Delivered by Dr. Monte Westerfield at the International Symposium on Usher Syndrome.

Download the presentation slides here.

Blanco-Sànchez, B., Clément, A. and Westerfield, M.

Institute of Neuroscience, University of Oregon, Eugene, OR, USA

Abstract:

Human Usher syndrome, the most frequent cause of deaf blindness, is a genetically heterogeneous recessive disease. Patients present with congenital deafness and progressive retinal degeneration. Fourteen loci and eleven genes have been linked to Usher syndrome to date. Surprisingly, these genes encode a wide range of different kinds of proteins including transmembrane adhesion and signaling molecules, intracellular scaffold proteins, and a myosin motor. In vitro binding studies suggest that the scaffold proteins bind the other Usher proteins into a macromolecular complex. Although this model that Usher proteins act together in a complex is an appealing explanation for how the human disease can result from mutation of any one of a number of different genes, it is still controversial. Moreover, the effects of mutations on protein complex formation, subcellular transport, and stability are completely unknown. We have developed an in situ proximity assay to identify if, where, and when Usher proteins form complexes. We find that a subset of Usher proteins preassemble into a complex in the endoplasmic reticulum (ER). In Usher mutants, transport of this complex to the Golgi is disrupted, leading to ER stress and, in some cases, apoptosis. We propose that improper assembly of the Usher complex is a proximal cause of cell death in Usher syndrome. This link between ER stress and apoptosis suggests that therapeutics being developed for the treatment of other neurodegenerative diseases, such as Alzheimer’s and Parkinson’s diseases, will be useful in managing the progression of symptoms in Usher syndrome patients.
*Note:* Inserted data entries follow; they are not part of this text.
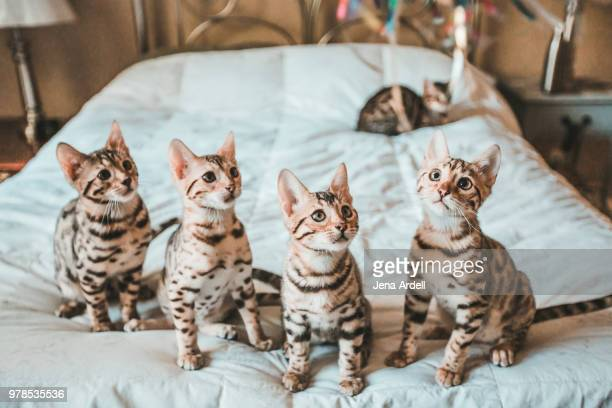 row of kittens, bengal kittens - bengal cat stock pictures, royalty-free photos & images
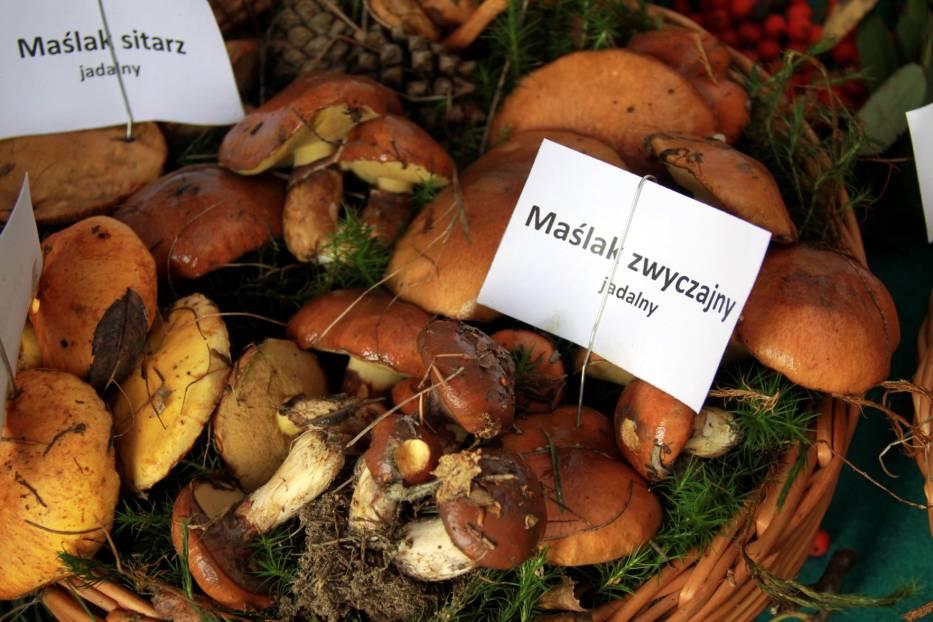 Jak przechowywać suszone grzyby?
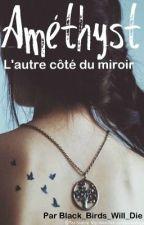 Améthyst, l'autre côté du miroir by Black_Birds_Will_Die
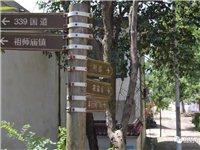 固始这个全国乡村旅游扶贫重点村,藏着青山秀水、淡淡乡愁…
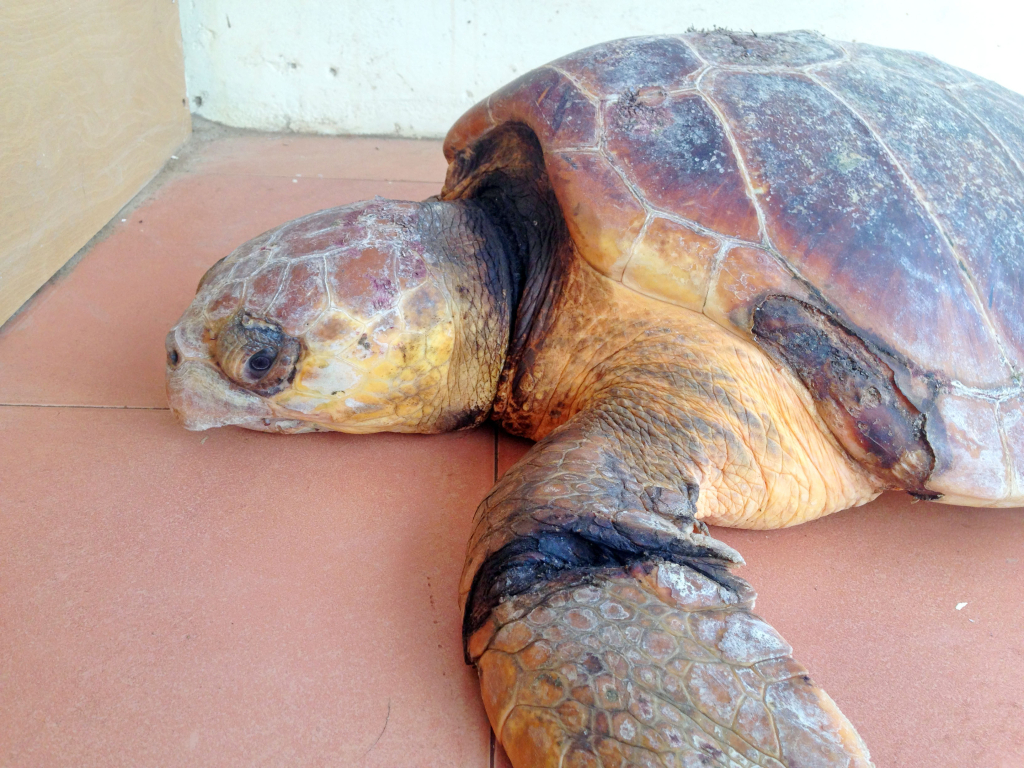 The injured turtle shows marks from nets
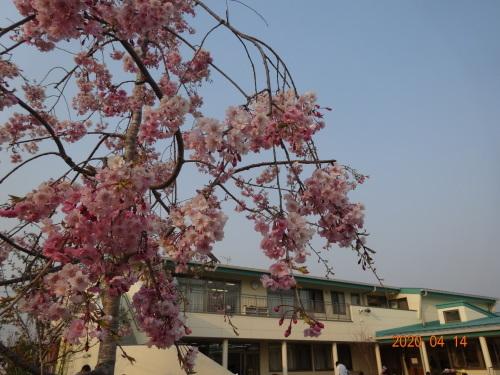園庭で「春」を発見✿_c0352066_16580440.jpg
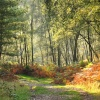 Autumn on Cannock Chase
Although hearing defects are typically congenital due to defects in the mechanoreceptors, hair cells ultimately die, and vision loss is progressive as photoreceptors degenerate over decades. Treatments that delay or reduce cell loss will provide time to patients, while therapies that address the defects are developed and applied to non-degenerating cell populations.
Funding: the National Institute of Child Health & Development, the National Institute of Deafness & Other Disorders, the National Eye Institute, and the Vision for a Cure and Megan Foundations.